◆ **Exercise objective**: Please rewrite everything from the start of the rows down to the line containing "1578 centimetres" as a Markdown table with the columns Index and Entry, numbering each line in order and leaving out blank ones.
[Start Provided records]
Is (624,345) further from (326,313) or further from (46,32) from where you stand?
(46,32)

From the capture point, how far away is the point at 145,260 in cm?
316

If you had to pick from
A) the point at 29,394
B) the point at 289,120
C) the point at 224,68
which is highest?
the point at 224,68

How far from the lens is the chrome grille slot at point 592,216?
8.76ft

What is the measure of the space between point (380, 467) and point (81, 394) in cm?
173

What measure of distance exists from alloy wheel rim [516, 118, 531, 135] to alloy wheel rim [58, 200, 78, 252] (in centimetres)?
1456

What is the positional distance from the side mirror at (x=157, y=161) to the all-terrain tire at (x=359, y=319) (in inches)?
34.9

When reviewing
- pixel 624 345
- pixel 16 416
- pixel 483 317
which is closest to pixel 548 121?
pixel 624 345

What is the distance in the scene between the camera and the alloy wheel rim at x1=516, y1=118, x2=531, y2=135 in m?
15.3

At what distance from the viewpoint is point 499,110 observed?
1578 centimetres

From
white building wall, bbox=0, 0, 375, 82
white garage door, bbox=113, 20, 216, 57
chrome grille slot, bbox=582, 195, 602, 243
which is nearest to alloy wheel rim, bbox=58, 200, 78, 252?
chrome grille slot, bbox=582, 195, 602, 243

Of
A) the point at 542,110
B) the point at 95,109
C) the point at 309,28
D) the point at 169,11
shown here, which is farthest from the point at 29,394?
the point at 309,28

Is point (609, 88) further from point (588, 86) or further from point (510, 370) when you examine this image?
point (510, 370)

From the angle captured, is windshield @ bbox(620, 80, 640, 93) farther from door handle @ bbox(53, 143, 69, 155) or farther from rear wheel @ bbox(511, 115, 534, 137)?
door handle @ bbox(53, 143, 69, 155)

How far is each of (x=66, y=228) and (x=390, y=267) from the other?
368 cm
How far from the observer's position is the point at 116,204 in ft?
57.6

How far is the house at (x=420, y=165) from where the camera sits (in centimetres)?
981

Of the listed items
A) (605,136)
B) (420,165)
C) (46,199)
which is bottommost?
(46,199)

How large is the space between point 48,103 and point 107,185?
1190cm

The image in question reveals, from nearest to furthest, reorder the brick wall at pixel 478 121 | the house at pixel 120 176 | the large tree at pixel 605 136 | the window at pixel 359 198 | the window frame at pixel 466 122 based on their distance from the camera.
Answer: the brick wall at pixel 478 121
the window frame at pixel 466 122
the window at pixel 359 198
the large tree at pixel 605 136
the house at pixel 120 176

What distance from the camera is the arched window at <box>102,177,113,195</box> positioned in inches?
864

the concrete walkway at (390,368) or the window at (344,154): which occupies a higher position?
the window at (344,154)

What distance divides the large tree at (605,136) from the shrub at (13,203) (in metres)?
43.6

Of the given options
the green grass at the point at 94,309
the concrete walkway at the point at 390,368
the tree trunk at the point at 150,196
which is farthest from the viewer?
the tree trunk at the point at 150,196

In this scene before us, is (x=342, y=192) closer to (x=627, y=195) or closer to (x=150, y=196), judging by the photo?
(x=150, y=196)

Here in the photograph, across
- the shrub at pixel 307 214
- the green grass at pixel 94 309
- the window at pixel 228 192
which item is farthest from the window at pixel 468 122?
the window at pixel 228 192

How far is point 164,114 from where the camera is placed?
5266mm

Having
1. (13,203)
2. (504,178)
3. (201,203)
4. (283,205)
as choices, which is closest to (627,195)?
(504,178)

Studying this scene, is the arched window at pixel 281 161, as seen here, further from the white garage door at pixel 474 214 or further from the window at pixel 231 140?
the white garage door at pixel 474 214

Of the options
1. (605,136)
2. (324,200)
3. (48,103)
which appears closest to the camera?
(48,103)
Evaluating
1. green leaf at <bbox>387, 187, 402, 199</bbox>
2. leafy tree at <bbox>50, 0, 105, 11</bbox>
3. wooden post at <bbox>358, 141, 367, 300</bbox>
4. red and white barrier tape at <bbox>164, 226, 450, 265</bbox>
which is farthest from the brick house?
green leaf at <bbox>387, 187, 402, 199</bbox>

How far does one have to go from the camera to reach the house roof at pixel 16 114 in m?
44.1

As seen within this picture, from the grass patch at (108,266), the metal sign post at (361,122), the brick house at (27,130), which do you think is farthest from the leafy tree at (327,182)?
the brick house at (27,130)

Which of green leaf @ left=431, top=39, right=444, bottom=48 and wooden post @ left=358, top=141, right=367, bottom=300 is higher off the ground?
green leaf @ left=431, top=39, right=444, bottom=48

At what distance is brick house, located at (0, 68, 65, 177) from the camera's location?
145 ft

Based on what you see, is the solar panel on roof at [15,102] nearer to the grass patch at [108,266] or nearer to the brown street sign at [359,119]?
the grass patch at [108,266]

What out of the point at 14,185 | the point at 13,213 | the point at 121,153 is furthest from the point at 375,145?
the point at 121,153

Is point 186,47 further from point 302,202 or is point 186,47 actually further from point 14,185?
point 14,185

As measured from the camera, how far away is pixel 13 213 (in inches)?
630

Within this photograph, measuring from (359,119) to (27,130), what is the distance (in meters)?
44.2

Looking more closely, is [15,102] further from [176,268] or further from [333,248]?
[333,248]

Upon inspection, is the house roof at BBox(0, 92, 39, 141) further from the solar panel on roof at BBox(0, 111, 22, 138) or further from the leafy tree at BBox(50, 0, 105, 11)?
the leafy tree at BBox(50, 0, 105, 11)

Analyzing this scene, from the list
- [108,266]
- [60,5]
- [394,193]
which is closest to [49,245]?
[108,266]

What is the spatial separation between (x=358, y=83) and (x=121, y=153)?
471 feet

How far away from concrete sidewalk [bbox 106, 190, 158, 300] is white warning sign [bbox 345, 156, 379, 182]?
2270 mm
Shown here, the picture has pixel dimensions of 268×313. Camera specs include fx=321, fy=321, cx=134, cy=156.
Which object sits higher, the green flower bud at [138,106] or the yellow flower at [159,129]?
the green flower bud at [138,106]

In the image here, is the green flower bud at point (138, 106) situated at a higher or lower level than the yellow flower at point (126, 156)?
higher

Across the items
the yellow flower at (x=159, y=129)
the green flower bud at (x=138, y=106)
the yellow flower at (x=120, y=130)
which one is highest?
[End Provided records]
◆ **Result of the exercise**:
| Index | Entry |
|---|---|
| 1 | Is (624,345) further from (326,313) or further from (46,32) from where you stand? |
| 2 | (46,32) |
| 3 | From the capture point, how far away is the point at 145,260 in cm? |
| 4 | 316 |
| 5 | If you had to pick from |
| 6 | A) the point at 29,394 |
| 7 | B) the point at 289,120 |
| 8 | C) the point at 224,68 |
| 9 | which is highest? |
| 10 | the point at 224,68 |
| 11 | How far from the lens is the chrome grille slot at point 592,216? |
| 12 | 8.76ft |
| 13 | What is the measure of the space between point (380, 467) and point (81, 394) in cm? |
| 14 | 173 |
| 15 | What measure of distance exists from alloy wheel rim [516, 118, 531, 135] to alloy wheel rim [58, 200, 78, 252] (in centimetres)? |
| 16 | 1456 |
| 17 | What is the positional distance from the side mirror at (x=157, y=161) to the all-terrain tire at (x=359, y=319) (in inches)? |
| 18 | 34.9 |
| 19 | When reviewing |
| 20 | - pixel 624 345 |
| 21 | - pixel 16 416 |
| 22 | - pixel 483 317 |
| 23 | which is closest to pixel 548 121? |
| 24 | pixel 624 345 |
| 25 | What is the distance in the scene between the camera and the alloy wheel rim at x1=516, y1=118, x2=531, y2=135 in m? |
| 26 | 15.3 |
| 27 | At what distance from the viewpoint is point 499,110 observed? |
| 28 | 1578 centimetres |